PandoraPartyProject

SS詳細

とりさん

登場人物一覧

タイム(p3x007854)
希望の穿光
Uwe(p3x008868)
( ᐛ )

 正体不明の獣に追われている、鵺の声に惑わされたのだと貴方は笑った。
 柳だとわかるまでは恐ろしいのだ、途轍もなく、怖ろしいのだ。

 伝承――見慣れているだろう景色の中で、数多のデータが蔓延り、のたくっている。まるで何者かの到来に期待し、震えているかのようにも思えた。街道に溜め込まれている人・人・人の群れ。悉くはNPCで在り、されど生きている事をオマエは知っているのだ。触れ、揺らせば心臓が音を漏らす。くるりと戯れてみたならば、成程、ロップイヤーの大はしゃぎ。呑み込まれたかの如くに大通りを外れていく。どうしてこんなにも楽しいのだろうか。今日は誰ともログインしていないのに? ロクな待ち合わせも待ち呆けもなく淡々、タタタと時計の針の真似事。そんなに騒がしいと正気を疑われるんじゃないだろうか。右へと左へと混沌めいて旋回する、森羅万象の化身らしく――そろそろ飛び跳ねたって良いじゃない。良くも悪くも世界はフレンドリーだ、イマジナリーな心地も感じて在るなら本物だろう。
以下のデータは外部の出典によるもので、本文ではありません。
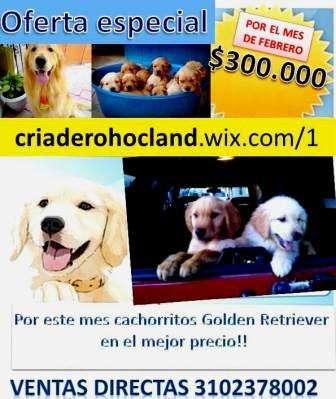 Cachorros golden criadero hocland precio especial san valentin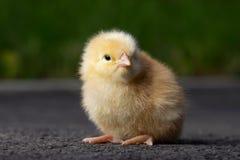 Το λίγο κοτόπουλο Στοκ φωτογραφία με δικαίωμα ελεύθερης χρήσης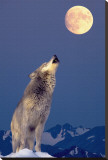 Gray Wolf Howling at Moon Stretched Canvas Print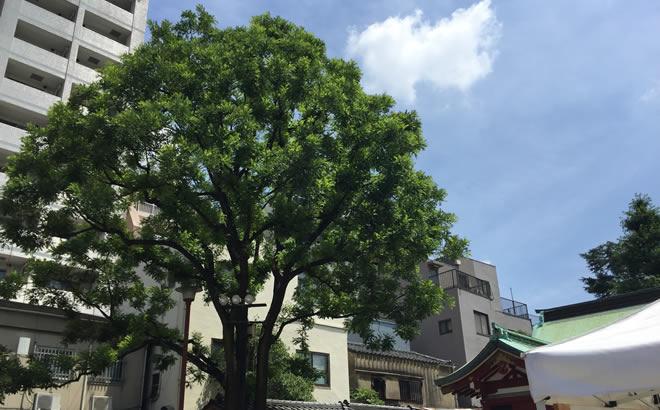 槐の木 浅草神社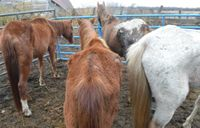 Story image: 12 horses dead, 16 rescued in north Missouri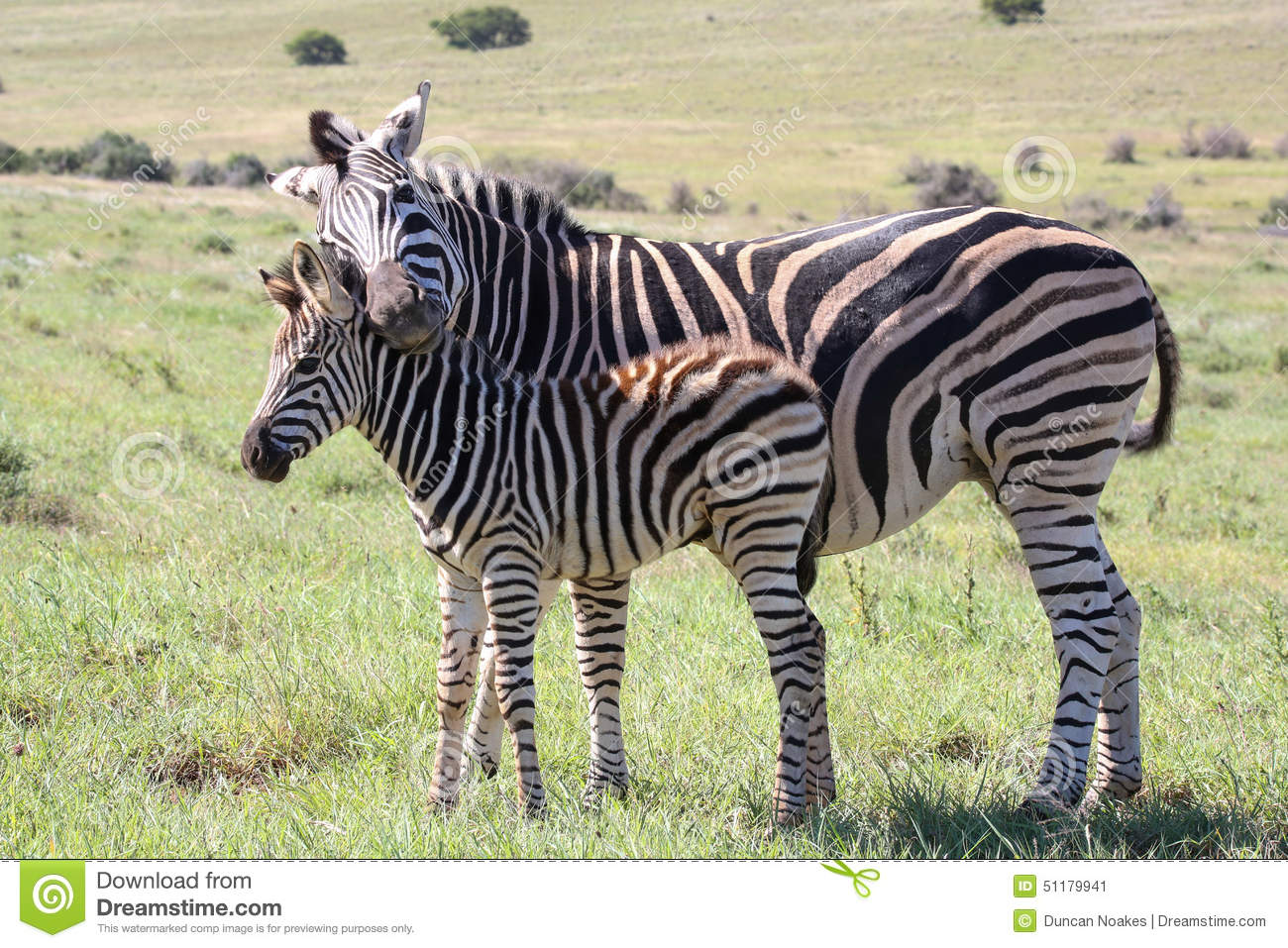 Zebra baby and mother - photo#27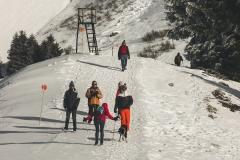 Sentier sur le Col de Joux Plane (2 janvier 2019)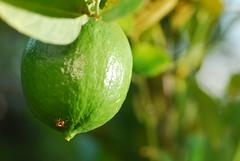 dayap (lime) explore (DOLCEVITALUX) Tags: dayap lime philippines medicinalplants plant plants fruit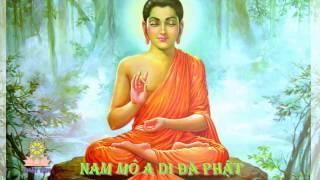 Nam mô A Di Đà Phật 10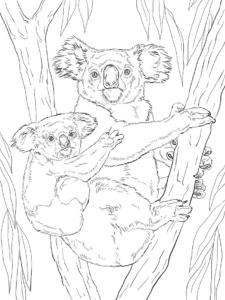 gấu túi mẹ cõng con trên lưng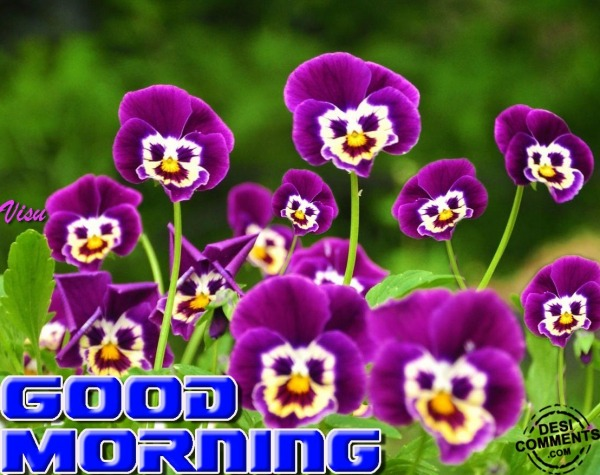 Good Morning With Purple Flowers - DesiComments.com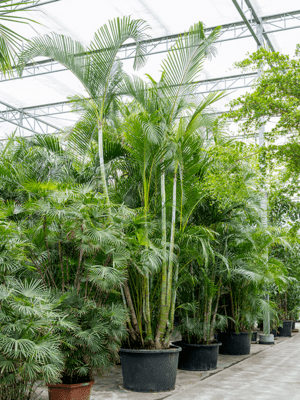 Dypsis (areca) lutescens Toef 100/65 650 - Plant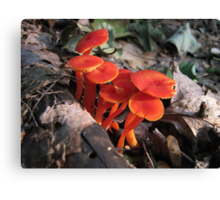 Red Waxy Caps Canvas Print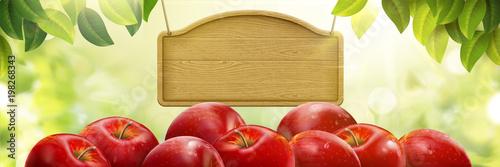Fotografiet Natural fresh apple background
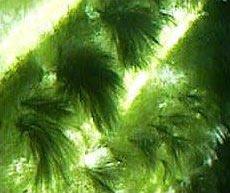 alghe infestanti nell'acquario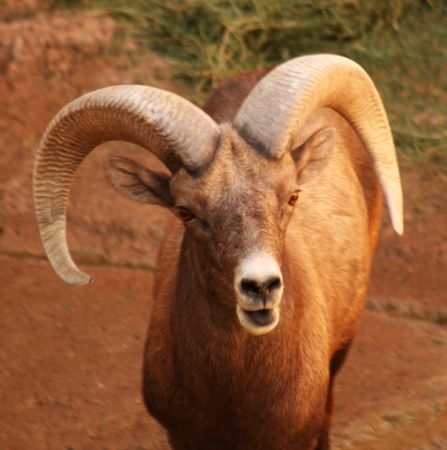 canadensis: A bighorn sheep, Ovis canadensis, of Western North America, the male with massive horns. Stock Photo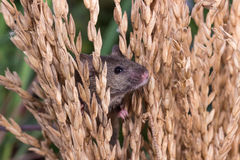 Brattleboro rat, mouse in the rice plant Stock Photography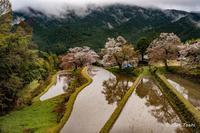 三多気の桜 - toshi の ならはまほろば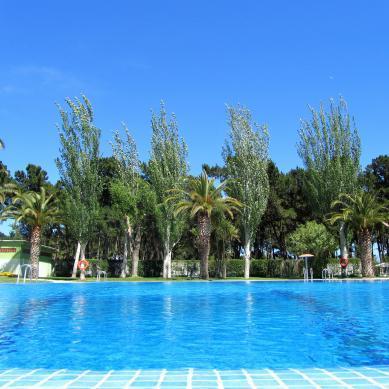 Piscina palmeras Playa de Aro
ふわり、何処からか流れてきた羽毛の柔らかさ。頭上でぽすんと笑った。
 気配を覚えたのは『人の貌が疎らになってから』だった。はらりと地面に落ちた真っ白を踏んづけ粘つくような想いを振り払う。ぶんぶんと軽く現実においてきた脳味噌を整え、改めての遊戯とする。そう、全ては楽しいクエストのようなものだ。このリアリティに名前を与えるならば『いじわる』に違いない。画面を本物だと勘違いして手を伸ばし、叩いてきた神様の文句垂れなのだ。そうと決まれば視線を投げて誰かさんとご対面としよう。隅っこから飛び出してきたなんとも奇妙な生物、かわいいじゃない? 言の葉で表現するのは難しいだろうか。簡潔に、子供の落書きとしか考えられない、ふわっとした輪郭。それはおそらく『とり』だった。魂を抜き取るような、夜よりも夜らしい、塗り潰しの住民。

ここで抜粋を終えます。